5 Maar Izebel, zijn huisvrouw, kwam tot hem, en sprak tot hem: Wat is dit, dat uw geest dus gemelijk is, en dat gij geen brood eet?
6 En hij sprak tot haar: Omdat ik tot Naboth, den Jizreëliet, gesproken en hem gezegd heb: Geef mij uw wijngaard om geld, of, zo het u behaagt, zal ik u een wijngaard in zijn plaats geven; maar hij heeft gezegd: Ik zal u mijn wijngaard niet geven.
7 Toen zeide Izebel, zijn huisvrouw, tot hem: Zoudt gij nu het koninkrijk over Israël regeren?
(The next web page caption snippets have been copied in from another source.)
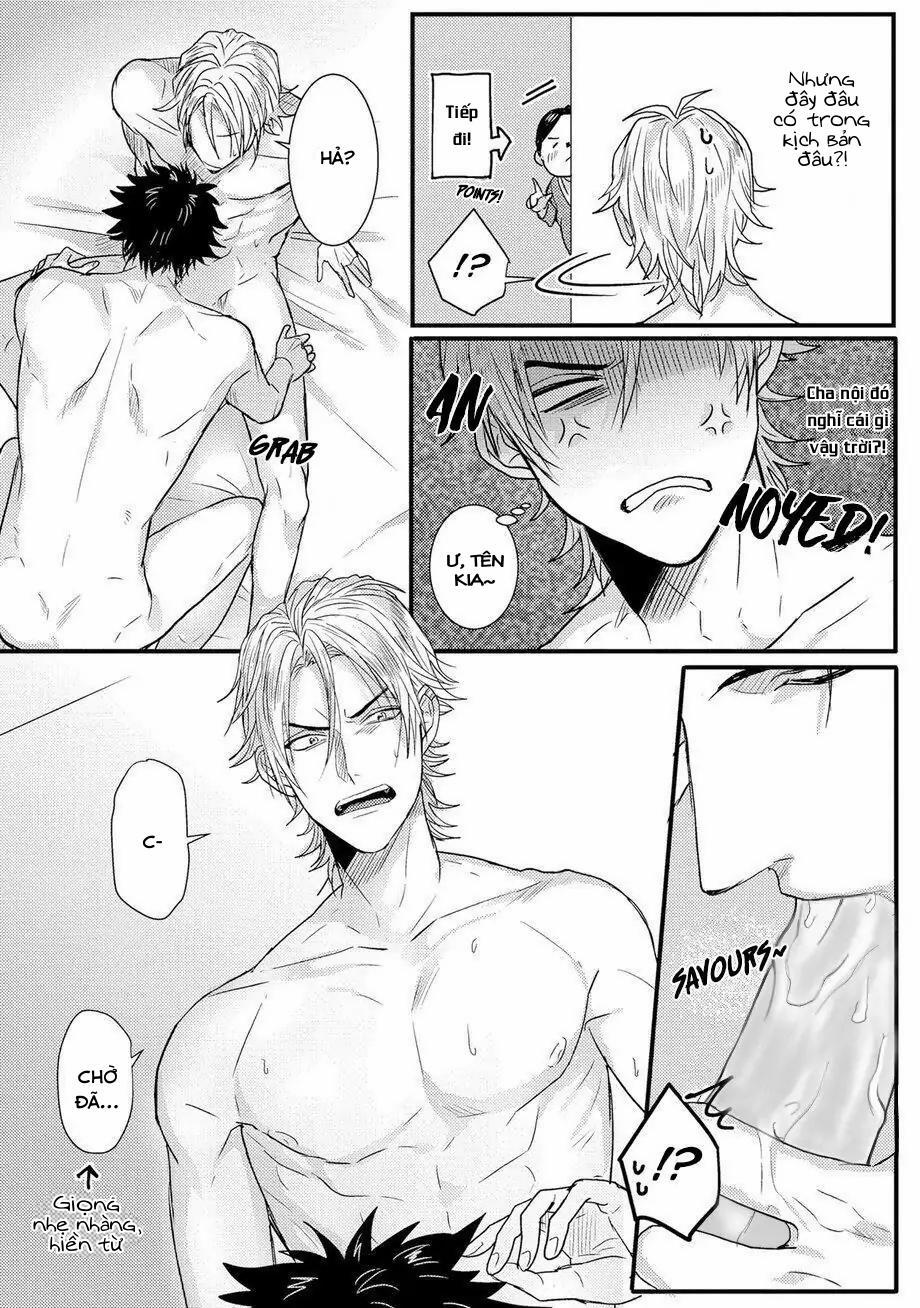 Một Mối Quan Hệ Cám Dỗ 1 trang 17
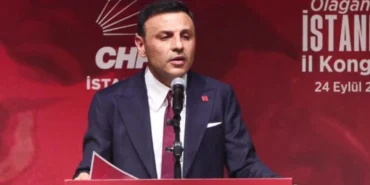 Özgür Çelik Yeniden CHP İstanbul İl Başkanı Seçildi!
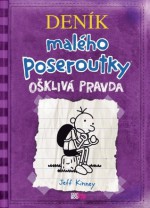 Ošklivá pravda - Jeff Kinney, Veronika Volhejnová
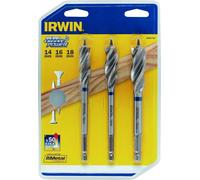 Irwin Holzspiralbohrer Set 3-tlg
Sta op, eet brood, en uw hart zij vrolijk; ik zal u den wijngaard van Naboth, den Jizreëliet, geven.
1 Kings 21:15-19
15 Het geschiedde nu, toen Izebel hoorde, dat Naboth gestenigd en dood was, dat Izebel tot Achab zeide: Sta op, bezit den wijngaard van Naboth, den Jizreëliet, erfelijk, dien hij u weigerde om geld te geven; want Naboth leeft niet, maar is dood.
16 En het geschiedde, als Achab hoorde, dat Naboth dood was, dat Achab opstond, om naar den wijngaard van Naboth, den Jizreëliet, af te gaan, om dien erfelijk te bezitten.
17 Doch het woord des HEEREN geschiedde tot Elia, den Thisbiet, zeggende:
18 Maak u op, ga henen af, Achab, den koning van Israël, tegemoet, die in Samaria is; zie hij is in den wijngaard van Naboth, waarhenen hij afgegaan is, om dien erfelijk te bezitten.
19 En gij zult tot hem spreken, zeggende: Alzo zegt de HEERE: Hebt gij doodgeslagen, en ook een erfelijke bezitting ingenomen? Daartoe zult gij tot hem spreken, zeggende: Alzo zegt de HEERE: In plaats dat de honden het bloed van Naboth gelekt hebben, zullen de honden uw bloed lekken, ja het uwe!
2 Kings 9:25-26
25 Toen zeide Jehu tot Bidkar, zijn hoofdman: Neem, werp hem op dat stuk lands van Naboth, den Jizreëliet; want gedenk, als ik en gij nevens elkander achter zijn vader Achab reden, dat hem de HEERE dezen last opleide, zeggende:
26 Zo Ik gisteravond niet gezien heb het bloed van Naboth, en het bloed zijner zonen, zegt de HEERE, en Ik u dat niet vergelde op dit stuk lands, zegt de HEERE. Nu dan, neem, werp hem op dat stuk lands, naar het woord des HEEREN.
2 Chronicles 22:7
7 De vertreding nu van Ahazia was van God, dat hij tot Joram kwam; want als hij gekomen was, toog hij met Joram uit tot Jehu, den zoon van Nimsi, denwelken de HEERE gezalfd had, om het huis van Achab uit te roeien.
Micah 1:13
13 Span de snelle dieren aan den wagen, gij inwoners van Lachis! (deze is der dochter Sions het beginsel der zonde) want in u zijn Israëls overtredingen gevonden.